[[ TEXT FOR ANALYSIS open ]]

Keywords: AMPA receptor; GRIP; PICK1; critical period; frontal cortex; synaptic plasticity; trafficking; visual cortex.

Figure 1

Development of AMPA receptor subunits GluA2 and pGluA2 in visual and frontal cortex. There were significant differences in the developmental trajectories of GluA2 and pGluA2 in visual versus frontal cortex. All of the results were plotted for each run (light gray symbols) as well as the averages for each run (dark symbols). Exponential decay curves were fit to the data for visual cortex. (A) For GluA2 expression (R² = 0.72, p < 0.0001) adult expression levels were reached at P38 (3τ); (B) pGluA2 expression (R² = 0.68, p < 0.0001) reached adult levels by P36 (3τ). The results for frontal cortex were fit with a membrane transport function. (C) In frontal cortex: GluA2 expression (R² = 0.77, p < 0.0001) had the maximum level at P24 (range P18–P35); (D) pGluA2 expression (R² = 0.79, p < 0.0001) had the maximum level at P24 (range P19 and P32).

Figure 2

Developmental changes in AMPA receptor subunit composition in visual and frontal cortex. (A) GluA2 and pGluA2 expression in both visual (r = 0.88, p < 0.0001) and (C) frontal (r = 0.94, p < 0.0001) cortex was highly correlated during development. The index of GluA2:pGluA2 expression during development showed that (B) in visual cortex, there was higher GluA2 expression initially, but a balance was reached by P33 (3τ, R² = 0.37, p < 0.0005). (D) In frontal cortex, the index remained in favor of relatively more GluA2 throughout development, except for a brief period of balance between P18 and P30 (membrane transport curve, R² = 0.30, p = 0.04).

Figure 3

Development of GRIP and PICK1 in visual and frontal cortex. The developmental trajectories for GRIP and PICK1 were similar in both cortical areas. Exponential decay curves were fit to all the data. (A) In visual cortex, GRIP expression levels increased by 1.7 times and reached adult levels by P60 (3τ, R² = 0.33, p = 0.002). (B) PICK1 expression levels increased three-fold and reached adult values by P69 (3τ, R² = 0.32, p = 0.002). (C) In frontal cortex, GRIP levels increased three-fold and reached adult levels by P56 (3τ, R² = 0.61, p < 0.0001). (D) Similarly, PICK1 expression increased three-fold during development and adult level was attained by P58 (3τ, R² = 0.63, p < 0.0001).

Figure 4

Developmental changes in GRIP and PICK1 in visual and frontal cortex. (A) GRIP and PICK1 expression in visual cortex was highly correlated during development (r = 0.72, p < 0.0001). (B) The index of GRIP:PICK1 expression showed that the two proteins were balanced during postnatal development. (C) GRIP and PICK1 expression in frontal cortex was correlated during development (r = 0.48, p < 0.0001). (D) The index showed that GRIP and PICK1 develop in balance in frontal cortex.

[[ TEXT FOR ANALYSIS closed ]]
[[ PROVIDED RECORDS open ]]

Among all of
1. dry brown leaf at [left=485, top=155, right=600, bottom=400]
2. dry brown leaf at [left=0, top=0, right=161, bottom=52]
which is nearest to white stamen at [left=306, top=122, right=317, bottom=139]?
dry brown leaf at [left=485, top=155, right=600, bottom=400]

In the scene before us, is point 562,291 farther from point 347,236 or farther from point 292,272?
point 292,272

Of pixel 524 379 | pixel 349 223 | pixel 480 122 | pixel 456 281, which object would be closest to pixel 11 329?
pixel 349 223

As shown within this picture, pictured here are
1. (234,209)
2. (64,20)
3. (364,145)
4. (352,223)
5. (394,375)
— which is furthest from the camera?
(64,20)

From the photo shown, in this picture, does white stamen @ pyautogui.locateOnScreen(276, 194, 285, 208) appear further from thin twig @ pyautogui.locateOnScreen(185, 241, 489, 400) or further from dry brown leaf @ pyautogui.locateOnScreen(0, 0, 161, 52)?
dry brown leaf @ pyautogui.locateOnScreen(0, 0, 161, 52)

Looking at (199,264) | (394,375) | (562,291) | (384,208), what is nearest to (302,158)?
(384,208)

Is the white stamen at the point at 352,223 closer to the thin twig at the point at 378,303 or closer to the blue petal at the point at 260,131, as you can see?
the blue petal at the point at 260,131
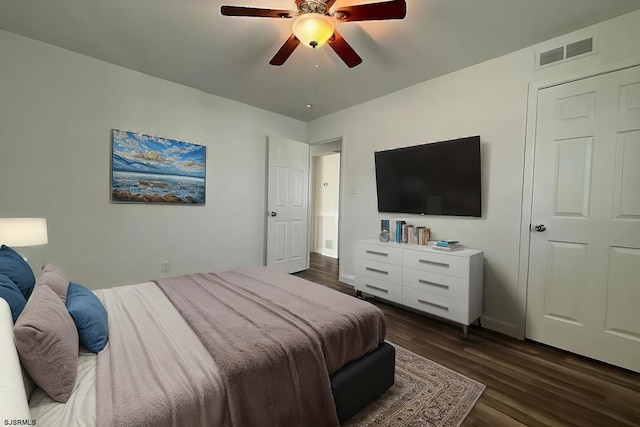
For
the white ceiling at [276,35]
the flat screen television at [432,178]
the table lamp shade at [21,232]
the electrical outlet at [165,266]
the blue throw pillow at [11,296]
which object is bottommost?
the electrical outlet at [165,266]

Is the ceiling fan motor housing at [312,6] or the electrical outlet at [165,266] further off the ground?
the ceiling fan motor housing at [312,6]

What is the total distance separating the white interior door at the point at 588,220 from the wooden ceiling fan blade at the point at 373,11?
1606mm

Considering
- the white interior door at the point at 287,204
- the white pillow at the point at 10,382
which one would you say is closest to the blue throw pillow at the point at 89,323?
the white pillow at the point at 10,382

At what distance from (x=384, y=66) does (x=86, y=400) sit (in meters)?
3.14

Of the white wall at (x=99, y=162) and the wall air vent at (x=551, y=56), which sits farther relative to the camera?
the white wall at (x=99, y=162)

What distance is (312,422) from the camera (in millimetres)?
1212

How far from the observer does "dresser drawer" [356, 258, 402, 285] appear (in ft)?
9.39

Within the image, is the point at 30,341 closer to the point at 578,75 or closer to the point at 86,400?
the point at 86,400

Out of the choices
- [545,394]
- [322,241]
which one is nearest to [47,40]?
[545,394]

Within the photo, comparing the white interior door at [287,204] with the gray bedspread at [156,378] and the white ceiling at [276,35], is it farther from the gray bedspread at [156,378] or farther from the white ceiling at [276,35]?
the gray bedspread at [156,378]

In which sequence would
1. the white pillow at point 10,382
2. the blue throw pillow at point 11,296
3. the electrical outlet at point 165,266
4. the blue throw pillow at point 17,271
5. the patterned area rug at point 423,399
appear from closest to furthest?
the white pillow at point 10,382 → the blue throw pillow at point 11,296 → the blue throw pillow at point 17,271 → the patterned area rug at point 423,399 → the electrical outlet at point 165,266

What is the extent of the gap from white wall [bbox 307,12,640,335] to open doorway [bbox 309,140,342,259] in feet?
9.58

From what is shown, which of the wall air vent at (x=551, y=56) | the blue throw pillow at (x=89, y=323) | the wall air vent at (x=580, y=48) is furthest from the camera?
the wall air vent at (x=551, y=56)

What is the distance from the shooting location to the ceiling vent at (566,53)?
6.82ft
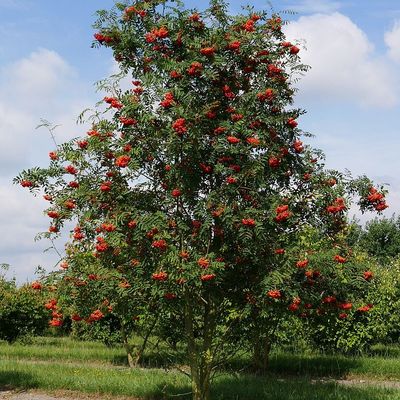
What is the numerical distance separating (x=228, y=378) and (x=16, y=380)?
4.31 metres

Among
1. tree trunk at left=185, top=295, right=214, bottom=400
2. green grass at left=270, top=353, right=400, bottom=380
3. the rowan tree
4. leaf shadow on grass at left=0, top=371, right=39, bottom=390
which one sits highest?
the rowan tree

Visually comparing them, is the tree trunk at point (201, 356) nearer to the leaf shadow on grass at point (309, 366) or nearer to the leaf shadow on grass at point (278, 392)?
the leaf shadow on grass at point (278, 392)

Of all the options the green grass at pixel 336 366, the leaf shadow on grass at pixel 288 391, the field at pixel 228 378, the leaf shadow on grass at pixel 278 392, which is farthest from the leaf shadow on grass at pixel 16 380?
the green grass at pixel 336 366

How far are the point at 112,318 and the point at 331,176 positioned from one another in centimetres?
1081

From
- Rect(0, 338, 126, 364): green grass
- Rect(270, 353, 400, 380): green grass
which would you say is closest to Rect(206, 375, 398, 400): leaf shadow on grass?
Rect(270, 353, 400, 380): green grass

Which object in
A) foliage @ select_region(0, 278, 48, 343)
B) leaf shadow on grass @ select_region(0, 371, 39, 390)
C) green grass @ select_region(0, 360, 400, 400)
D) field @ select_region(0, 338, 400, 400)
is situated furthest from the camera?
foliage @ select_region(0, 278, 48, 343)

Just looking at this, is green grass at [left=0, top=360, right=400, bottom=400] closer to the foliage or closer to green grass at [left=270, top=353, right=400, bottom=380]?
A: green grass at [left=270, top=353, right=400, bottom=380]

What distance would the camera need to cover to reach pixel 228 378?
42.3ft

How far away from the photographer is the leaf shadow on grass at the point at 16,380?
1253 cm

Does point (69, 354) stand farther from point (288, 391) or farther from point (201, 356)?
point (201, 356)

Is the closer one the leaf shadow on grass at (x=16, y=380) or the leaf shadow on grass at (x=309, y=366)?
the leaf shadow on grass at (x=16, y=380)

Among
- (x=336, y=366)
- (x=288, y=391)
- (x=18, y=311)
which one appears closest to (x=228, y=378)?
(x=288, y=391)

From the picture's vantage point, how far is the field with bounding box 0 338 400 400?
36.6 feet

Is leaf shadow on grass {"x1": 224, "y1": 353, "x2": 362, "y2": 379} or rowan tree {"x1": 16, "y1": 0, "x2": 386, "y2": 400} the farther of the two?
leaf shadow on grass {"x1": 224, "y1": 353, "x2": 362, "y2": 379}
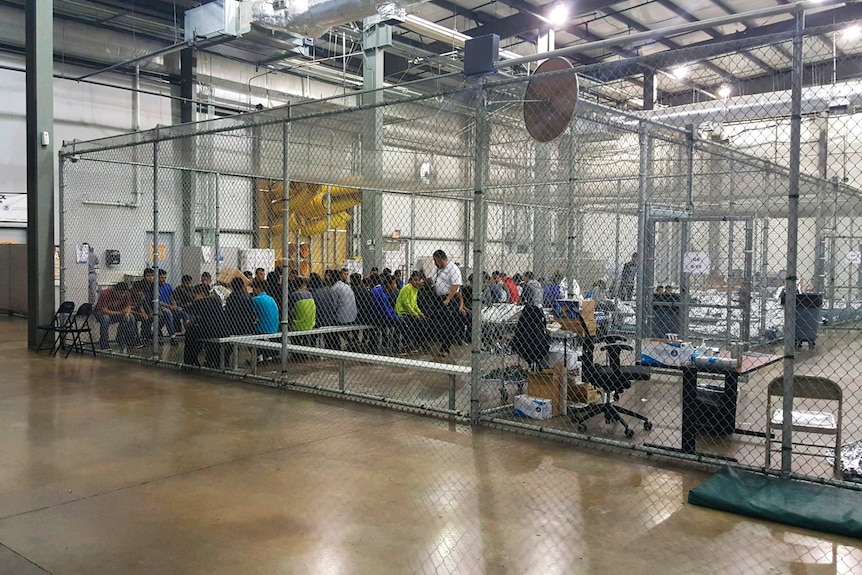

[[ PROVIDED RECORDS closed ]]

- **TASK DIRECTIONS**
Summarize the figure captions in two sentences. Please rely only on the figure captions, not on the entries.

- **EXERCISE OUTPUT**
In visual cortex, GluA2 and pGluA2 expression reached adult levels by P38 and P36, while in frontal cortex both peaked at P24, and the two were highly correlated during development in both areas. GRIP and PICK1 had similar developmental trajectories in both cortical areas, reaching adult levels between P56 and P69, and their expression was correlated and balanced during development.